| RAW DATA |

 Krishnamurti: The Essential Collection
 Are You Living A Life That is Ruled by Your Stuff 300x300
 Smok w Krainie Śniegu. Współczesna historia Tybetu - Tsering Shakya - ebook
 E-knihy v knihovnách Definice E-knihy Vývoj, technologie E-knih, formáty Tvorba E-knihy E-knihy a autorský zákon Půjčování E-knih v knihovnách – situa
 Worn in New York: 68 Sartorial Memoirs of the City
...
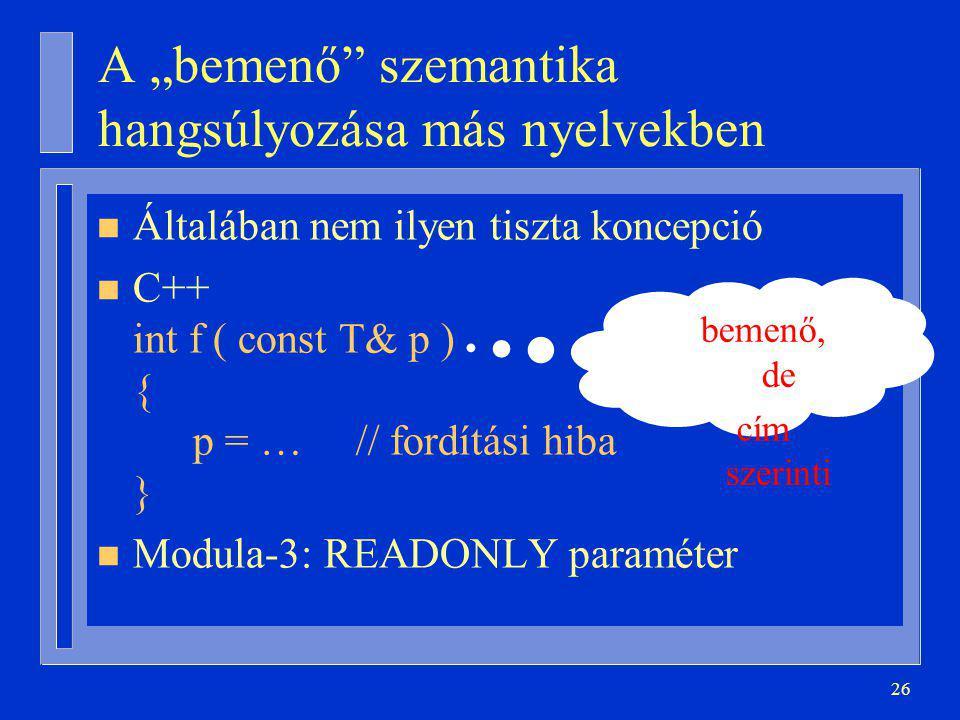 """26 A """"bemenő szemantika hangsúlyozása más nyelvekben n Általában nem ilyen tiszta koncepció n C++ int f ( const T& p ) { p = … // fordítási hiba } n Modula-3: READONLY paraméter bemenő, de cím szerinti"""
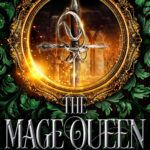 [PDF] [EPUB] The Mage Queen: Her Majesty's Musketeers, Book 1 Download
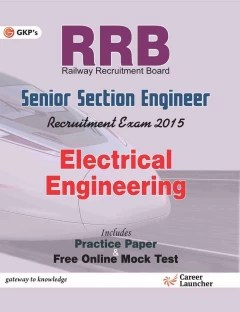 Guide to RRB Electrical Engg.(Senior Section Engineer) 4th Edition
==
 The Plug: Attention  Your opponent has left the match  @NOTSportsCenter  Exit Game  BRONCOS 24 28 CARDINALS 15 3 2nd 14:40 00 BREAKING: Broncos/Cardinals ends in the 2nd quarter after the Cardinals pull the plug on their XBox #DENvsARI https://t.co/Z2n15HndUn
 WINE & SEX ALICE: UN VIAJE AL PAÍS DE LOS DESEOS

| ACTIVITY |
Look through the material for "Your". Copy each line that has it.

| RESULT |
 Are You Living A Life That is Ruled by Your Stuff 300x300
 The Plug: Attention  Your opponent has left the match  @NOTSportsCenter  Exit Game  BRONCOS 24 28 CARDINALS 15 3 2nd 14:40 00 BREAKING: Broncos/Cardinals ends in the 2nd quarter after the Cardinals pull the plug on their XBox #DENvsARI https://t.co/Z2n15HndUn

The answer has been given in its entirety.